I am not disputing that implosion is much more efficient than the gun type. Even the Nagasaki bomb had a much higher efficiency than the Hiroshima bomb. In the Hiroshima bomb only 1.4% of the uranium underwent fission. In the Nagasaki bomb, 17% of the plutonium did that, plus an astounding 4% of the unenriched uranium temper.However, imagine von Neumann did not get involved in the project. There's a good chance it would have taken the team a few more months to solve the implosion puzzle. If such had been the case, Groves and Oppenheimer would have pulled the plug, and focused fully on the uranium design.
Now, fast forward a few more months until the end of WW2, when Oppenheimer and the vast majority of the scientists and engineers at Los Alamos had gone home. Norris Bradburry is the new boss. The US Navy comes and tells him they want to set up Operation Crossroads in the Pacific, in mid 1946, and he needs to provide 3 atomic bombs for that, and maybe a spare or two. What would he do? Tell them that he needs some extra time to work on some potential great alternative design, or reply "Yes, Sir" and go ahead and make, with whatever handful of scientists and engineers he had left, a few replicas of the Little Boy? My guess is that he would have chosen the second option.

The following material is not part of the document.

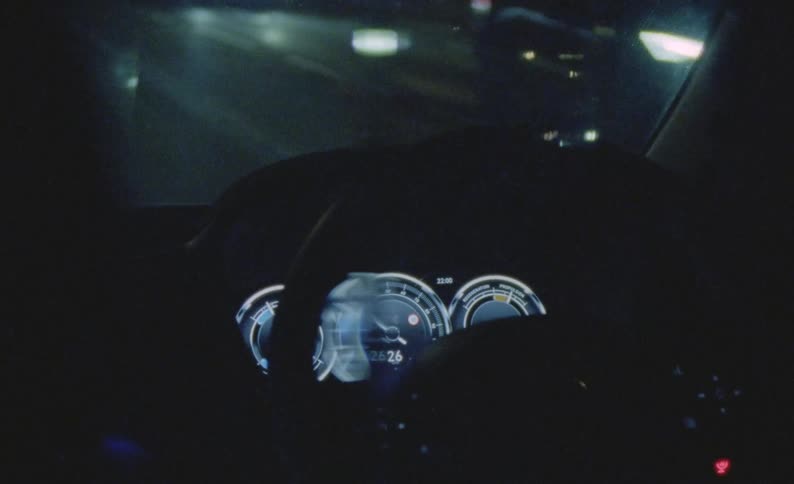 The drivers hands are on the steering wheel as the dashboard gauges glow in the darkness and they travel on a street at night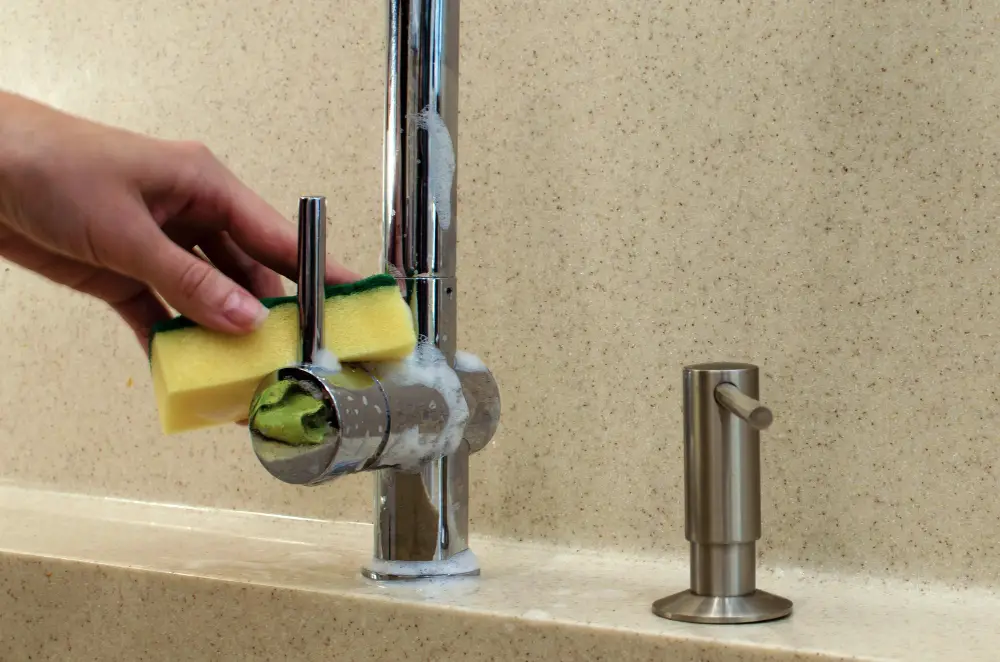 Cleaning Chrome Faucet and Soap Dispenser Kitchen Sink Sponge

In such a scenario, when the Soviets build their own atomic bomb, it is also a gun-type, because that's the working design they steal.
It is perfectly reasonable that the US sees implosion as a game changer (as it was) and perfect the design after the war, but the urgency is down by a factor of 10, as is the scientific manpower. A large number of scientists refused to work on atomic weapons after the end of WW2, now aware of their monstrous effects.
And here we both agree that it's quite plausible that the arms race would between the US and the Soviet Union would have been less intense. It would have taken a few extra years to get to the Ivy King level of technology, and by that point the ICBM precision would have been high enough that radiation implosion thermonuclear weapons would not have been really needed.